=== Document ===

We now pass to another essential part of the theory of the subject. There
are two senses in which a country obtains commodities cheaper by foreign
trade: in the sense of value and in the sense of cost: (1.) It gets them
cheaper in the first sense, by their falling in value relatively to other
things; the same quantity of them exchanging, in the country, for a
smaller quantity than before of the other produce of the country. To
revert to our original figures [of the trade with Germany in cloth and
linen]: in England, all consumers of linen obtained, after the trade was
opened, seventeen or some greater number of yards for the same quantity of
all other things for which they before obtained only fifteen. The degree
of cheapness, in this sense of the term, depends on the laws of
International Demand, so copiously illustrated in the preceding sections.
(2.) But, in the other sense, that of cost, a country gets a commodity
cheaper when it obtains a greater quantity of the commodity with the same
expenditure of labor and capital. In this sense of the term, cheapness in
a great measure depends upon a cause of a different nature: a country gets
its imports cheaper, in proportion to the general productiveness of its
domestic industry; to the general efficiency of its labor. The labor of
one country may be, as a whole, much more efficient than that of another:
all or most of the commodities capable of being produced in both may be
produced in one at less absolute cost than in the other; which, as we have
seen, will not necessarily prevent the two countries from exchanging
commodities. The things which the more favored country will import from
others are, of course, those in which it is least superior; but, by
importing them, it acquires, even in those commodities, the same advantage
which it possesses in the articles it gives in exchange for them. What her
imports cost to her is a function of two variables: (1) the quantity of
her own commodities which she gives for them, and (2) the cost of those
commodities. Of these, the last alone depends on the efficiency of her
labor; the first depends on the law of international values; that is, on
the intensity and extensibility of the foreign demand for her commodities,
compared with her demand for foreign commodities.


    The great productiveness of any industry in our country has thus
    two results: (1) it gives a larger total out of which labor and
    capital at home can receive greater rewards; and (2) the
    commodities being cheaper in comparison than other commodities not
    so easily produced, furnish the very articles which are most
    likely to be sent abroad, in accordance with the doctrine of
    comparative cost. In the United States, those things in the
    production of which labor and capital are most efficient, and so
    earn the largest rewards, are precisely the articles entering most
    largely into our foreign trade. That is, we get foreign articles
    cheaper precisely because these exports cost us less in labor and
    capital. These, of course, since we inhabit a country whose
    natural resources are not yet fully worked, are largely the
    products of the extractive industries, as may be seen by the
    following table of the value of goods entering to the greatest
    extent into our foreign export trade in 1883:

    Raw cotton               $247,328,721
    Breadstuffs              208,040,850
    Provisions and animals   118,177,555
    Mineral oils             40,555,492
    Wood                     26,793,708
    Tobacco                  22,095,229

    These six classes of commodities are arranged in the order in
    which they enter into our export trade, and are the six which come
    first and highest in the list.




Chapter XV. Of Money Considered As An Imported Commodity.



§ 1. Money imported on two modes; as a Commodity, and as a medium of
Exchange.

===

- Requirements -
Answer these questions from the text on foreign trade.
1. In the linen example, how many yards did consumers in England obtain after the trade was opened, for what had earlier bought only fifteen?
2. What two variables determine what a country's imports cost her?
3. What value is listed for raw cotton in the 1883 export table?

=== Listed records ===

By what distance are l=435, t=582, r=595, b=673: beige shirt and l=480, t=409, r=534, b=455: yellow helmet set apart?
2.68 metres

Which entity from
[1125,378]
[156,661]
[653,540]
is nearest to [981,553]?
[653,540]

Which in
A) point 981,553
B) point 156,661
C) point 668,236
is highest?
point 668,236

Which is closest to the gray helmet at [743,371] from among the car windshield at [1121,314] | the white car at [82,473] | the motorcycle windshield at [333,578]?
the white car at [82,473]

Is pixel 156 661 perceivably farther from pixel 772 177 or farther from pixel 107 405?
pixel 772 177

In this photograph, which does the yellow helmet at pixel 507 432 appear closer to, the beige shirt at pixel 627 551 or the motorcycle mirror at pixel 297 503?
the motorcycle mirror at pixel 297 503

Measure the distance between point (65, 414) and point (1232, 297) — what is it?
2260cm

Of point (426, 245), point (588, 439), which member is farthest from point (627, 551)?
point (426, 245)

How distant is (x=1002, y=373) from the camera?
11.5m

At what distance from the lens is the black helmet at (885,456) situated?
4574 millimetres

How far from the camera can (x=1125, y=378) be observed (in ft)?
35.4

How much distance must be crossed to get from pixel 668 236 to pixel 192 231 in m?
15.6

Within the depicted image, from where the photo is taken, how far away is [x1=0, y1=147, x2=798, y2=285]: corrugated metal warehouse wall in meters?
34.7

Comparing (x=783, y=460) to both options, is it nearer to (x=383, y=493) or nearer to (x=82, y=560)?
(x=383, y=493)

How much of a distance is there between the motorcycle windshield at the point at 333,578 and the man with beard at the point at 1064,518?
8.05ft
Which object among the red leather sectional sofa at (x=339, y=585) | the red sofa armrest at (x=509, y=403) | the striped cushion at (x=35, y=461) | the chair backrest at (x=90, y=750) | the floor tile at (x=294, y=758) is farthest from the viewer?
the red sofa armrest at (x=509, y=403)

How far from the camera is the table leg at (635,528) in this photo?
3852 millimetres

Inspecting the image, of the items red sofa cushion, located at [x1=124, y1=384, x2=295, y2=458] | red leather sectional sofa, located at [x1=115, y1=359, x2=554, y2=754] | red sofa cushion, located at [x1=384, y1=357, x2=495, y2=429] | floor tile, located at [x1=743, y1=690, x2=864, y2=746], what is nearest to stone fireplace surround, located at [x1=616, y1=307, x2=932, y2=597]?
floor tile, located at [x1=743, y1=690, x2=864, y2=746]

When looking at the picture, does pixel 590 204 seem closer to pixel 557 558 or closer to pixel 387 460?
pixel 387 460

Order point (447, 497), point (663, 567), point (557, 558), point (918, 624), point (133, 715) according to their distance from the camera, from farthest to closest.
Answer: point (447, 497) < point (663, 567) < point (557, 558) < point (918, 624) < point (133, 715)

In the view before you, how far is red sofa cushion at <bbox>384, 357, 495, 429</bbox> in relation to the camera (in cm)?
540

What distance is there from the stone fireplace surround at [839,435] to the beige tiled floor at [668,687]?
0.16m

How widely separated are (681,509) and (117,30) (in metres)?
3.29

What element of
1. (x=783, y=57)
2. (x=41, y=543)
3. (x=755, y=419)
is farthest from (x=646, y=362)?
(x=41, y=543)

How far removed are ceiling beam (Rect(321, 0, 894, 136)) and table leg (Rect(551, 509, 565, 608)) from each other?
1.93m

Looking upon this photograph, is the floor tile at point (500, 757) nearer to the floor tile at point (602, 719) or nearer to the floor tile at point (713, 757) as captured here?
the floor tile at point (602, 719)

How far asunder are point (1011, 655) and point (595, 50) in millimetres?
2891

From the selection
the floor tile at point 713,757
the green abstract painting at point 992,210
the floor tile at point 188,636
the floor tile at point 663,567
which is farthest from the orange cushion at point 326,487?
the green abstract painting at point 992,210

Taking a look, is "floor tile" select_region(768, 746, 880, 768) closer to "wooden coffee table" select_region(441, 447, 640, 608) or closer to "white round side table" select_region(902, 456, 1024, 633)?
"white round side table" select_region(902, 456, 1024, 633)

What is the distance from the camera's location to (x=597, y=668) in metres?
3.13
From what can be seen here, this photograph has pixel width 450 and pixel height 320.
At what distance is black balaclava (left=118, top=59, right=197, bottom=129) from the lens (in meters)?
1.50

===

- Complete output -
1. Seventeen or some greater number of yards.
2. The quantity of her own commodities that she gives for them, and the cost of those commodities.
3. $247,328,721.